January 27, 2014

Copper Flex

Description: Copper-infused compression sleeves
Main Pitch: "Designed to eliminate muscle and joint soreness" and "reduce swelling for faster recovery"
Main Offer: $19.99 for one elbow or knee sleeve
Bonus: 2nd sleeve (just pay S&H)
Marketer: IdeaVillage
Producer: Blue Reef Productions
Website: www.GetCopperFlex.com
Prediction: On the fence

Telebrands' Ankle Genie (originally Ankle Angel) is sitting atop the charts right now, and I have to admit I'm a bit surprised. I had thought it too senior in its appeal to become a big campaign. That said, I am noticing a trend where some older-skewing products are having a great run on DRTV. Whether that translates to retail remains to be seen.

In any case, the success of that item and the previous success of Ontel's Miracle Socks shows there is something to compression garments. So does this item fit the mold? Quite possibly, but I have a few reservations ...

For one thing, this pitch is very sports-focused, which takes it out of the aforementioned senior realm.
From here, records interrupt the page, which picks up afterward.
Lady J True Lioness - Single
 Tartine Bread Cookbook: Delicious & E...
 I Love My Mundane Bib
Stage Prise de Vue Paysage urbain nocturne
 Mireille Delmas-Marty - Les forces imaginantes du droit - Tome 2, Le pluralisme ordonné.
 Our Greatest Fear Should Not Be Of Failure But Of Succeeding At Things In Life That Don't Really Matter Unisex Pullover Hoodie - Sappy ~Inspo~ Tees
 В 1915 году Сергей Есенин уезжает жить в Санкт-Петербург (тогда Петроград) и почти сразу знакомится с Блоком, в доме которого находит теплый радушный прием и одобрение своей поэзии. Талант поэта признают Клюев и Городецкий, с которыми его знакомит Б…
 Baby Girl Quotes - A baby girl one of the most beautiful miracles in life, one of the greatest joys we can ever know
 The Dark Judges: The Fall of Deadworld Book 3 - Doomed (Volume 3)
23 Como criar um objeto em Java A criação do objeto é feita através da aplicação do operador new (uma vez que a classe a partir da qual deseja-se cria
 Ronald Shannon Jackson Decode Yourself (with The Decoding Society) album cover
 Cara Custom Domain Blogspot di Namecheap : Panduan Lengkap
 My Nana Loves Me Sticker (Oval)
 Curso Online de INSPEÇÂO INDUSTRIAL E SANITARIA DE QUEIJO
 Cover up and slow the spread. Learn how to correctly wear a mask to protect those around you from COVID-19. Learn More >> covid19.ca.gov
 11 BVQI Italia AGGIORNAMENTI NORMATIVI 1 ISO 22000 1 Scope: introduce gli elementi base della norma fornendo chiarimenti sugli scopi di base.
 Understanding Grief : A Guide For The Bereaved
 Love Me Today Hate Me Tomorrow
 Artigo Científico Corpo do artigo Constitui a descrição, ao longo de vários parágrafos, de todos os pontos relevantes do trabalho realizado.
Two, it may run afoul of my "only room for one" rule if it is perceived to be at all similar to Ankle Genie, which has a considerable head-start with a very strong distributor. The copper pitch and elbow/knee focus should prevent any such conflict, but you never know.

Of course, it may also be true that the feet and ankles are unique, and the key to the whole thing. There are many categories where one focus works (e.g. back pain, foot care) and a related focus doesn't work (neck pain, hand care). DR buyers are strange like that.

As for this creative, it is off-the-charts awesome. There is a top tier of DRTV production work being done by just a handful of producers ... and then above that is this commercial. Too bad I have no idea who did it! None of my guesses were correct, so I'll have to update this post with that information at a later date.

(Update: Turns out it was the same producer who did IdeaVillage's Flips Audio creative, a company out of Los Angeles called Blue Reef Productions.)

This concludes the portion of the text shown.